### TASK TO CARRY OUT
Reproduce the items from the line containing "How far is navy" through the end of the items, substituting "athletic cleat" for "baseball cleat" and leaving everything else unchanged.

* * * * *

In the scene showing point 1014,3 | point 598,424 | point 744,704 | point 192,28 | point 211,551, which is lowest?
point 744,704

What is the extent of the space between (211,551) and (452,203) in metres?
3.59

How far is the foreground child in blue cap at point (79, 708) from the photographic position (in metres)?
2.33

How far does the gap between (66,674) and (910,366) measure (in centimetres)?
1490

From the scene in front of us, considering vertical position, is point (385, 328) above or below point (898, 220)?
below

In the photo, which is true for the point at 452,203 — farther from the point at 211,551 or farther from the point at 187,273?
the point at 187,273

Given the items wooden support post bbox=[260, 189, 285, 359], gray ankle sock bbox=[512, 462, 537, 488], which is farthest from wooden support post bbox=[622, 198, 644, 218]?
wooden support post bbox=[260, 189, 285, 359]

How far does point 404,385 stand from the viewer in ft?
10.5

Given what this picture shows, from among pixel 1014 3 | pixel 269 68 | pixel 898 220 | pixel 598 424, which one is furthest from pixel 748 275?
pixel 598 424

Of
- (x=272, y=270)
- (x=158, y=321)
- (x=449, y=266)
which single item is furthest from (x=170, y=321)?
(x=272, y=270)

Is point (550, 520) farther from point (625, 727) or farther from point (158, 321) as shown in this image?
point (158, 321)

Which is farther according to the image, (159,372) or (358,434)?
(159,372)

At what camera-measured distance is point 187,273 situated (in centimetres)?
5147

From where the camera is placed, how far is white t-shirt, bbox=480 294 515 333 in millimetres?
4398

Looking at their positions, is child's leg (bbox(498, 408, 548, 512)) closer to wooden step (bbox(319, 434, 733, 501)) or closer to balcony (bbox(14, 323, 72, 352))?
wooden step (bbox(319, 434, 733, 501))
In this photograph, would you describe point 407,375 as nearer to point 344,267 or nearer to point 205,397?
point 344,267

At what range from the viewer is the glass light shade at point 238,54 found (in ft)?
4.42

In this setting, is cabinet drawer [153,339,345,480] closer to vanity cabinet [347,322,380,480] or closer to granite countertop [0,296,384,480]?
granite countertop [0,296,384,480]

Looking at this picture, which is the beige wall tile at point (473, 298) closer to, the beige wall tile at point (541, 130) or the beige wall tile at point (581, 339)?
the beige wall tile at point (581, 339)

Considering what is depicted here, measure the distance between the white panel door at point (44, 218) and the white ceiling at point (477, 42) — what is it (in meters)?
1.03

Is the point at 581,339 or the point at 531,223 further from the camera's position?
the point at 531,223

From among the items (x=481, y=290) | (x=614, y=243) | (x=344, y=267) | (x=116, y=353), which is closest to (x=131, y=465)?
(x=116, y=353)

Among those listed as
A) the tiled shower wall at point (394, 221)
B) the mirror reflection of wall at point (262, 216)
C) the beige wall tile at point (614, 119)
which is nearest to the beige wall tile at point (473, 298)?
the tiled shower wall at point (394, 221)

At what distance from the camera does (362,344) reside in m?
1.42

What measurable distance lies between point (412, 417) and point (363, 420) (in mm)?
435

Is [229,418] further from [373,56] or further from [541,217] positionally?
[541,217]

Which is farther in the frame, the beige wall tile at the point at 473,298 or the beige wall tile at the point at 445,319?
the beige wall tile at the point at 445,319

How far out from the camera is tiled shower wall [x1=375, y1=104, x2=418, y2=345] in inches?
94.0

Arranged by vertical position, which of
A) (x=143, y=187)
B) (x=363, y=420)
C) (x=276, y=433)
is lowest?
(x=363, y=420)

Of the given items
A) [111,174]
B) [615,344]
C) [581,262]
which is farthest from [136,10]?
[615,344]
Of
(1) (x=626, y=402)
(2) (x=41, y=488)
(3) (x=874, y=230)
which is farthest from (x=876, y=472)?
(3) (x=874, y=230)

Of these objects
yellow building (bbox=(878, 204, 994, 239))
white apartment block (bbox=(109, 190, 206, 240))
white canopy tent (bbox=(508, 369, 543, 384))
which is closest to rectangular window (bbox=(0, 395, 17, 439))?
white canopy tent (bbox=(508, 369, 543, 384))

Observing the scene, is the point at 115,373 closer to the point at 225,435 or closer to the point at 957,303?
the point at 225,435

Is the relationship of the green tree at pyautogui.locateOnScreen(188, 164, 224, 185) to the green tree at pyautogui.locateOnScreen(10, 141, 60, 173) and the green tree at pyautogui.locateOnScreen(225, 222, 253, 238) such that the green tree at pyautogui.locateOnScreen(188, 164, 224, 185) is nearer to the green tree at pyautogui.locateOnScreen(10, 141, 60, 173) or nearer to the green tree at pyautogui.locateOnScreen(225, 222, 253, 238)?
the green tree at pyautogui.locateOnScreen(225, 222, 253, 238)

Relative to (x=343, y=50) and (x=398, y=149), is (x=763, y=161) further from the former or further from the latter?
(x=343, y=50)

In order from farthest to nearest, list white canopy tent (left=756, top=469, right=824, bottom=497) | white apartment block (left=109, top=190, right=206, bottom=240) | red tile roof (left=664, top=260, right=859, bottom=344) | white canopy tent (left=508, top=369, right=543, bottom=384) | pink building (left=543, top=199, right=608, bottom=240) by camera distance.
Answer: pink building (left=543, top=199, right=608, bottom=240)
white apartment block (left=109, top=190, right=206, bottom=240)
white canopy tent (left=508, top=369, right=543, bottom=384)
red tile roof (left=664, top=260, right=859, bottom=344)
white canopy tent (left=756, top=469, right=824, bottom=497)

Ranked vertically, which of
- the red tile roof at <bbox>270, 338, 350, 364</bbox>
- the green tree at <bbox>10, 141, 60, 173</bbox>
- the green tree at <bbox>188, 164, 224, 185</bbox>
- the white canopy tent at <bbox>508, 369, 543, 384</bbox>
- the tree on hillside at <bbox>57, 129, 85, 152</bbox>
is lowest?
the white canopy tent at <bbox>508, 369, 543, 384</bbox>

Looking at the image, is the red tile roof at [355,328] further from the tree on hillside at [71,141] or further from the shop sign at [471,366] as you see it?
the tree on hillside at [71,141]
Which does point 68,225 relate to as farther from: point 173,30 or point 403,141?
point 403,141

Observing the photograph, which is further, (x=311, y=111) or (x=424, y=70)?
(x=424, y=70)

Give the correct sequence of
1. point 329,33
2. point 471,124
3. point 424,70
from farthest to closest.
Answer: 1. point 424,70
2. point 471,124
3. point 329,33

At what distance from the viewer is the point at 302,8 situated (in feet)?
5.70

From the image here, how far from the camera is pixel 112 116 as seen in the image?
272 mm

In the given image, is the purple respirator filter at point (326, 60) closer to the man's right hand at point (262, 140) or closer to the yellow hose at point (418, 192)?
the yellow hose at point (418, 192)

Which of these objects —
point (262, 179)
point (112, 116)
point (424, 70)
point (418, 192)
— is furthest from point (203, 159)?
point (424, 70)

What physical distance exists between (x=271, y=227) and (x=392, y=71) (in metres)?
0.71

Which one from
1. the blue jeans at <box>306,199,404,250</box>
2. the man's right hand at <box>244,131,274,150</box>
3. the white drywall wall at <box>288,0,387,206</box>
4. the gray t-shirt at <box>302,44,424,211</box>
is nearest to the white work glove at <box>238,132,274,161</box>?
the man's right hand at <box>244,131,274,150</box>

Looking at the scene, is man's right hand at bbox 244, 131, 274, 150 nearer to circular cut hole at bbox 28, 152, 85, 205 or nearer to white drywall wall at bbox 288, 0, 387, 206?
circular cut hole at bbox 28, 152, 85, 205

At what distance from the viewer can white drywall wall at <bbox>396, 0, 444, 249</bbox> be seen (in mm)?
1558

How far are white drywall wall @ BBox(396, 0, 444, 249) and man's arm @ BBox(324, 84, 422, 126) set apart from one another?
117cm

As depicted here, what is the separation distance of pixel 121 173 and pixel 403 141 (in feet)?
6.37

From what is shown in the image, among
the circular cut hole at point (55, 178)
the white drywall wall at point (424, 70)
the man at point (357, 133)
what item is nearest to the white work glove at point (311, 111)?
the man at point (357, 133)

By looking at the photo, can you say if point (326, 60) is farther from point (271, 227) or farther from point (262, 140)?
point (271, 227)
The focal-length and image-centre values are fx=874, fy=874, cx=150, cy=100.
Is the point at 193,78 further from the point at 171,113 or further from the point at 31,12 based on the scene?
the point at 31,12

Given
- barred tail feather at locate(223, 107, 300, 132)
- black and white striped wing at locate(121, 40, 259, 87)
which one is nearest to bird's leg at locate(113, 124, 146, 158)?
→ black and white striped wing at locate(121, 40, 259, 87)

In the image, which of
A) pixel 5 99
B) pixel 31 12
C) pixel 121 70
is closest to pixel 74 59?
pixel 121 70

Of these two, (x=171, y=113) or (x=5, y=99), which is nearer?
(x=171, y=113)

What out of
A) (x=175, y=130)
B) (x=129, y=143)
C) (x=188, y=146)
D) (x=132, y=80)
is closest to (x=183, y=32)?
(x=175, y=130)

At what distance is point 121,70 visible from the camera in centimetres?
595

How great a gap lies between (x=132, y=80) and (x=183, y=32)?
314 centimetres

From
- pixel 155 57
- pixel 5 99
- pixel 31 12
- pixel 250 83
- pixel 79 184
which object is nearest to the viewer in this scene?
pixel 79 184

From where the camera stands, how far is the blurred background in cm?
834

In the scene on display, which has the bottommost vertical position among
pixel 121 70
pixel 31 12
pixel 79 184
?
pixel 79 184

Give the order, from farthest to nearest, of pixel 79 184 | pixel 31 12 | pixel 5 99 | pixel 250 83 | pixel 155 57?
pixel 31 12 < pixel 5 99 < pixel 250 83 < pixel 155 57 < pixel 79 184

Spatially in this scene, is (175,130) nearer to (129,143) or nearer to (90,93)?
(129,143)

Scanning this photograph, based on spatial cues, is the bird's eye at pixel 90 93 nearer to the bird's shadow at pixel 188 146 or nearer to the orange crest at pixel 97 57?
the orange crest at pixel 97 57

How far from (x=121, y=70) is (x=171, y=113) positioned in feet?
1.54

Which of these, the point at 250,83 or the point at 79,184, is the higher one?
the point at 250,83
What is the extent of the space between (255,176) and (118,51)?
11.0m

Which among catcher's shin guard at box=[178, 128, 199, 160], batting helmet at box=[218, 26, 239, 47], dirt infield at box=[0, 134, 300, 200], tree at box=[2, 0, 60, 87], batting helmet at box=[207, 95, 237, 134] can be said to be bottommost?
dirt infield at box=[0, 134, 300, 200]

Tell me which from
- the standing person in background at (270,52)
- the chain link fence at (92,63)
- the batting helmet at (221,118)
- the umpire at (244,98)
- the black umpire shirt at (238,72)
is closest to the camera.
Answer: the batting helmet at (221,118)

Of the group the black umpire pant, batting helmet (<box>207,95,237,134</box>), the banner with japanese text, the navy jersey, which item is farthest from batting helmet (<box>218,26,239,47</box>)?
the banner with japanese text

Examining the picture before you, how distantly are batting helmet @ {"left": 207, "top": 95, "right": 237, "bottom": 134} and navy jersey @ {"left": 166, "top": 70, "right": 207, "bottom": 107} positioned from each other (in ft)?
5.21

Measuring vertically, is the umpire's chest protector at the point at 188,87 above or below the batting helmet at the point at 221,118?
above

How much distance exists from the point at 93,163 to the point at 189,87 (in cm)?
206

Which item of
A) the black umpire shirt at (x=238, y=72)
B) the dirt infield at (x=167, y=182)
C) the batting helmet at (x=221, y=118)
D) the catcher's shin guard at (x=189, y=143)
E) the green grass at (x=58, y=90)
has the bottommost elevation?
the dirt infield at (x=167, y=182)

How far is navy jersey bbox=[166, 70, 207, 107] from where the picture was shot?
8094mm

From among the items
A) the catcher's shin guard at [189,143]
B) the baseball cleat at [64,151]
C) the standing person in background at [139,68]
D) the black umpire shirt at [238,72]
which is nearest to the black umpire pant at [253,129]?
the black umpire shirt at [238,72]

* * * * *

### TASK ANSWER
How far is navy jersey bbox=[166, 70, 207, 107] from where the picture was shot?
8094mm

From among the items
A) the catcher's shin guard at [189,143]
B) the athletic cleat at [64,151]
C) the standing person in background at [139,68]
D) the black umpire shirt at [238,72]
which is nearest to the black umpire pant at [253,129]?
the black umpire shirt at [238,72]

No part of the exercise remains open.